和歌山市は、全住民を対象に1人6,000円分の地域商品券を提供する措置を打ち出した。市は追加の手続きを求めず、2026年3月に各世帯へ郵送する方式を採用する。支援を迅速に届ける狙いがあり、生活費の負担が増す状況を踏まえた施策として位置づけられている。市は発送体制の確保とともに、市民の受け取りが確実となるよう事務手続きを進める。

利用範囲の広さを重視した設計

この商品券は市内の登録店舗で利用できる形式で、小売店や飲食店だけでなく、交通系サービスなど幅広い業種が対象となる。市は利用可能店舗を順次公表し、住民が選択しやすい環境を整えるとしている。
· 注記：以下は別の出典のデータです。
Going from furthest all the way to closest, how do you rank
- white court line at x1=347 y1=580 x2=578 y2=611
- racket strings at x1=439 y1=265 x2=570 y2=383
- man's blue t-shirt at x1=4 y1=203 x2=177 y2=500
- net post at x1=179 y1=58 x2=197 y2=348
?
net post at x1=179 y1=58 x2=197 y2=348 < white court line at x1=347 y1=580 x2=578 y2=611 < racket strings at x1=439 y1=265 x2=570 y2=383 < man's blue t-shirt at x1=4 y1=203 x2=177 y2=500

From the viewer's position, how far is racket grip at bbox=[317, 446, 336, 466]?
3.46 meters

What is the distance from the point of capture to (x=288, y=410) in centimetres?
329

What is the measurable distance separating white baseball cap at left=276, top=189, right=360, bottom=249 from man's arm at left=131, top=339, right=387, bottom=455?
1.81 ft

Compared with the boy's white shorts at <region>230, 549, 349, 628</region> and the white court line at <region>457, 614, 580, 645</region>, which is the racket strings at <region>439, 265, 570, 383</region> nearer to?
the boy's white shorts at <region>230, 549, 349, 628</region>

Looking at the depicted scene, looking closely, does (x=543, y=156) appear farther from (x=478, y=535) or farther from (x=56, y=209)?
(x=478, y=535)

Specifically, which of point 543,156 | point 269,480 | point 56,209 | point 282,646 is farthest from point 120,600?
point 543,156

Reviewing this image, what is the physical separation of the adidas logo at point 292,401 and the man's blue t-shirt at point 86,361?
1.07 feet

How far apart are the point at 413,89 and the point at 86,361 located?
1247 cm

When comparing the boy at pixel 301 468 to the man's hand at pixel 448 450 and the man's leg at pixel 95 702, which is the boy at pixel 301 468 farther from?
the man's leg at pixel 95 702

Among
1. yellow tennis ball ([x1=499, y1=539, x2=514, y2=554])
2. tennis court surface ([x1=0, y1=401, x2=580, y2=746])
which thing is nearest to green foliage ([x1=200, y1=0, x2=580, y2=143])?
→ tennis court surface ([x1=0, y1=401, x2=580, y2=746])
特定の品目に限定しないことで、家庭ごとの事情に合わせた使途が可能となり、支援としての柔軟性が高い点が特徴である。

政府制度との差異をめぐる背景

政府の物価高対策では「おこめ券」が例示されていたが、市は用途の限定性を避け、地域全体に効果をもたらす形式を選んだ。市の説明によれば、より多様な事業者が支援の恩恵を受けられる点、さらに事務経費が抑制できる点を総合して判断したという。市長は会見で、自由度の高い仕組みが住民の実情に適うと述べ、市としての姿勢を示した。

事業費と財源構成

今回の対策の財源としては、国の臨時交付金23億3,700万円が主となり、市は追加で5,500万円を計上する。市議会には関連の補正予算案が提出され、今後の審議を経て正式に実施へ進む見通しである。事業費の多くは国費で賄われるものの、市も独自財源を充てることで事業規模を確保している。

今後の運用と地域への波及

市は商品券の使用期限を2026年9月頃までとする方向で調整しており、住民は一定期間の中で計画的に利用できる。地域内での消費を促すことで、店舗の売り上げ増加や商業活動の活性化にもつながる。市は引き続き周知を進め、制度の実効性を高める取り組みを続けるとしている。